Curiously enough, superstitions about cracks, spread, if you’ll pardon the word-play, far and wide. According to John A. Dowell in and article cited in Encyclopedia of Popular American Beliefs and Superstitions,
“In many European- and African-American folk belief systems, cracks in the earth, in walls or between walls and doors, or in sidewalks or floors frequently indicate fissures in metaphysical boundaries between this and some other – often nefarious – world. Employing sympathetic magic, people may interact with such boundaries. These clefts in the boundaries may be divided intro three general types: the most common, which deal with health and the family; those concerning either placating or taunting the supernatural spirit world; and those which manipulate the physical environment.“
From this belief system comes down the children’s rhyme, “Step on a crack, break your mother’s back, step on a line break your father’s spine.” It’s charming the little ditties that get passed on to the younger generation, huh?
In Japanese interior architecture, the fear of ‘4’ and the fear of cracks means that many possible tatami mat arrangements are avoided. In some cases, too, the arrangement of mats in a room might be temporarily rearranged for inauspicious occasions, such as funerals. Consider the following two possible mat arrangements for a 4.5-mat room:
The arrangement on the left is fine, while the arrangement on the right is considered no good because of the four mat corners coming together in one spot.
Here are another couple of arrangements for a 4.5-mat room:
These mat patterns look extremely similar to one another, however the arrangement on the right is considered most unfortunate. Why? Well, it turns out that in previous eras when a person was to commit ritual suicide, seppuku, in a room of 4.5 mats, the mats were arranged as seen on the right side. The mats may have been arranged in that pattern for such an occasion due to similarity in form to a Buddhist symbol we would term in the west a ‘left-facing swastika’, ‘卍‘:
In this context, the symbolic alignment of mats into the ‘卍‘ form may be taken to mean ‘the eternal afterlife’. In Japanese, the symbol ‘卍’ is taken to refer to Buddhism in general, and if you look on a Japanese map and see that symbol, it is to indicate the location of a Buddhist temple.

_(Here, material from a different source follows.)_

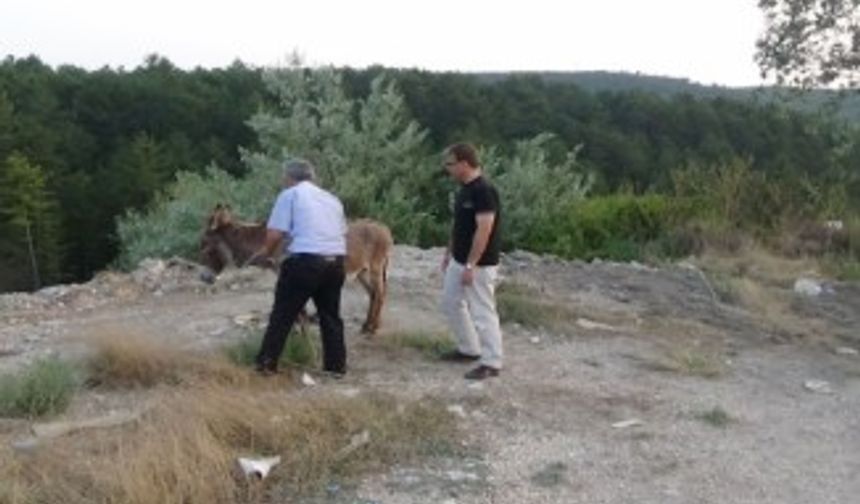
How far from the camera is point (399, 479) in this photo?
7449 millimetres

The Chinese brought in the symbol along with Buddhism from India, and from there is traveled to Japan. Swastika comes from the Sanskrit svastika, and is a good luck symbol. That the Nazi party in Germany adopted a right-facing swastika as their party symbol is unfortunate as it can result in some westerners misinterpreting the left-facing swastika from East Asia as having something to do with Nazism, which it does not.
The cracks between tatami are also crucial concerns when placing the mats in reference to entry doors and decorative alcoves, tokonoma. It is considered inauspicious to have either an entry/exit door or alcove aligned axially to a split between mats:
On the drawing at left, both the alcove (in black at upper right) and accompanying oshi-ire below it are adjacent to cracks in the mats. The drawing at right shows the proper way to configure the six mats.
It is also bad form to have a single entry/exit door open onto the narrow edge of one mat:
So, in designing a Japanese room, it is not a simple matter of working with a mat multiples as an organizing theme, as if were a simple dominoes problem. Configuring the room size on that factor and no other, if traditional Japanese mores and beliefs are to be taken into account, will inevitably lead to outcomes which a classically enculturated Japanese would see as inappropriate.
Thanks for coming by the Carpentry and I hope you enjoyed this look at tatami mats.